To determine if NAD + depletion is necessary for sensitivity to PARGi we tested if drug sensitivity is rescued by the supplementation of the NAD + precursor, nicotinamide mononucleotide (NMN)18. NMN supplementation rescued cell growth robustly in HCC1806 CCNE1-amplified cells (Fig. 5j), suggesting that that cell death in response to PARGi is mostly due to the depletion of cellular NAD+. Taken together these data indicate and that in the case of CCNE1-amplified cells, increase turnover of PAR due to persistent replication stress and NAD + recycling creates a vulnerability to PARG inhibitors which interrupt this process and lead to the widespread immobilization of cellular NAD + in the form of PAR chains, leading to energy depletion and cell death (Fig. 5k).

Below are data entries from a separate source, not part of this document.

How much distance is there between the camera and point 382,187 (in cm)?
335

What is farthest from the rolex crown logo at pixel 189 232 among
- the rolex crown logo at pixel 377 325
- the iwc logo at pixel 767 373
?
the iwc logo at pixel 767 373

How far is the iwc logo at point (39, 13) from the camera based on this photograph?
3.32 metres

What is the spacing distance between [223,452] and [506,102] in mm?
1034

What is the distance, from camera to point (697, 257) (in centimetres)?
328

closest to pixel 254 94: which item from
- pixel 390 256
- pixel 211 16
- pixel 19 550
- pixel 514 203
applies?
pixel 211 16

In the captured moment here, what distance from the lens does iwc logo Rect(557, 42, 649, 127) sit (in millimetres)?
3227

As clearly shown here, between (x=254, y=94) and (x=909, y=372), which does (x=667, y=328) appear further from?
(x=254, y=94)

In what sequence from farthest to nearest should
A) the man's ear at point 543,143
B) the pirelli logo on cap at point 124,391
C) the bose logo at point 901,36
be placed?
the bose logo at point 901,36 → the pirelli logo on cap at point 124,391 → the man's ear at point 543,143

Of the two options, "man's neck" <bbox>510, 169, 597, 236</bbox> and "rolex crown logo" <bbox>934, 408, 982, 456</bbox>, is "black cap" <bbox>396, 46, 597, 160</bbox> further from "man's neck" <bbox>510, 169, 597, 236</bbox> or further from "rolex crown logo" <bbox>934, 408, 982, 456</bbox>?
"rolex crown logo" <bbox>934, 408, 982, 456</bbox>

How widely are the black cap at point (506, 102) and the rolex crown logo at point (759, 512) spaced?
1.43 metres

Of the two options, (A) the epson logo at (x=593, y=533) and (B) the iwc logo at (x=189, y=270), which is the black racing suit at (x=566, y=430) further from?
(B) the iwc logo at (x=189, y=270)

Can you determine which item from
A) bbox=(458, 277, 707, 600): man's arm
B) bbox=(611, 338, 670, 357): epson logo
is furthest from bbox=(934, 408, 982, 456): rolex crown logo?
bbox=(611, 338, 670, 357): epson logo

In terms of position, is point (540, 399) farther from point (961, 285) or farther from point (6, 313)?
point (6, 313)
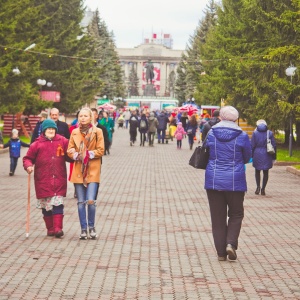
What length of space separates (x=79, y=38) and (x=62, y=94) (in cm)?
671

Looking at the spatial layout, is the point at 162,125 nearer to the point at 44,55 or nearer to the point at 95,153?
Answer: the point at 44,55

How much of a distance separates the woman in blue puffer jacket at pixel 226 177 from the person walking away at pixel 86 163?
189cm

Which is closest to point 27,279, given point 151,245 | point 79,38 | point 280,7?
point 151,245

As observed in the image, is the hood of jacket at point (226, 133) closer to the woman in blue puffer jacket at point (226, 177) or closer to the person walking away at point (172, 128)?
the woman in blue puffer jacket at point (226, 177)

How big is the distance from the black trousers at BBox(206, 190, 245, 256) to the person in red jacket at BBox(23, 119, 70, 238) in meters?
2.26

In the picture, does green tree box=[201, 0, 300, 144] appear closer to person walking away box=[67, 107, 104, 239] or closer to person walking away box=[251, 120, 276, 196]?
person walking away box=[251, 120, 276, 196]

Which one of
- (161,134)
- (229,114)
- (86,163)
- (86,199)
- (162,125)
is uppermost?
(229,114)

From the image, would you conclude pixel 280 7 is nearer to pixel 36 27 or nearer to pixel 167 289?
pixel 36 27

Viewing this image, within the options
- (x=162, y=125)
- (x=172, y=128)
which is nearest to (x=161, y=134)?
(x=172, y=128)

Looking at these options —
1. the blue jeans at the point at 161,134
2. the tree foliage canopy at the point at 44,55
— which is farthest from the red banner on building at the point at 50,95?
the blue jeans at the point at 161,134

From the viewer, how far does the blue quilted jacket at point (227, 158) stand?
9.62 metres

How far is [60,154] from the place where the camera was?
11203mm

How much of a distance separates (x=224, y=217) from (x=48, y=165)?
8.38 ft

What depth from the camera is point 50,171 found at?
36.4ft
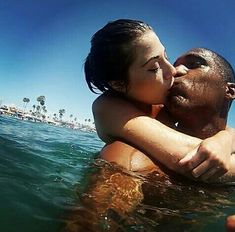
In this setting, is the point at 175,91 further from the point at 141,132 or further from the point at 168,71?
the point at 141,132

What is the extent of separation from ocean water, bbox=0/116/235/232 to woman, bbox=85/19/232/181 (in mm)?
271

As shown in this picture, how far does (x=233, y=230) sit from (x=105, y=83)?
2514mm

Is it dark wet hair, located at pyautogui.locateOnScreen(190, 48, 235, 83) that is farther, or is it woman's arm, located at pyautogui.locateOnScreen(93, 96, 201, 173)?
dark wet hair, located at pyautogui.locateOnScreen(190, 48, 235, 83)

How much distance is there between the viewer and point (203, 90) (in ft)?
12.2

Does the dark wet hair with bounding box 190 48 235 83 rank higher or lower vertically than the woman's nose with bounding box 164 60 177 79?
higher

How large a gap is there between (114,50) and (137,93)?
0.51 m

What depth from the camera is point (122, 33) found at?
3.74m

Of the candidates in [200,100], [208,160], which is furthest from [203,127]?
[208,160]

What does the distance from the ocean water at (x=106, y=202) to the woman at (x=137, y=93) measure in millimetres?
271

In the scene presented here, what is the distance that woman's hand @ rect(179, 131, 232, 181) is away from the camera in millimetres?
3072

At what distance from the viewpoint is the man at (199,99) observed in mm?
3645

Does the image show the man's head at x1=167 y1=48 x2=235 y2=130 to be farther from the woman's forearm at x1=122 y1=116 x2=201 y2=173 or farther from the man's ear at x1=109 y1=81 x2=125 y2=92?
the man's ear at x1=109 y1=81 x2=125 y2=92

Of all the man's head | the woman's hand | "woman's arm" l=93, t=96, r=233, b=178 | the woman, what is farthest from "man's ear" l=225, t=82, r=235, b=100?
the woman's hand

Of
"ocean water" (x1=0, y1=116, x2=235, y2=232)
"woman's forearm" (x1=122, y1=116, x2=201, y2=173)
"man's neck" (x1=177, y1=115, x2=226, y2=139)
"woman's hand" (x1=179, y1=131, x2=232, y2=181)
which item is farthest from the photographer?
"man's neck" (x1=177, y1=115, x2=226, y2=139)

Ccne1 Expression Is Associated With Gene Amplification In Tnbc
Cyclin E1 is a known oncogene, amplified in a variety of different cancer types19. We determined the relationship between CCNE1 gene copy number and mRNA expression and different breast cancer subtypes. In the METABRIC and TCGA breast cancer cohorts, we observed CCNE1 amplification at a higher prevalence in tumors of the Basal PAM50 subtype which is also strongly associated with receptor negative cancer (ER-, HER2-) (Fig. 6a, b). Overall, CCNE1 amplification was observed in approximately 10% of Basal cancers and 6% of receptor negative tumors in a pooled analysis of both cohorts. CCNE1 expression is strongly linked with CCNE1 amplification status in both cohorts (Fig. 6c) and CCNE1 expression is significantly higher in receptor negative breast cancers than receptor positive cancers within both breast cancer cohorts (Fig. 6d). These data indicate that high CCNE1 expression and amplification is associated with receptor negative or basal-like breast cancers, indicating a subset of tumors potentially responsive to PARG inhibition.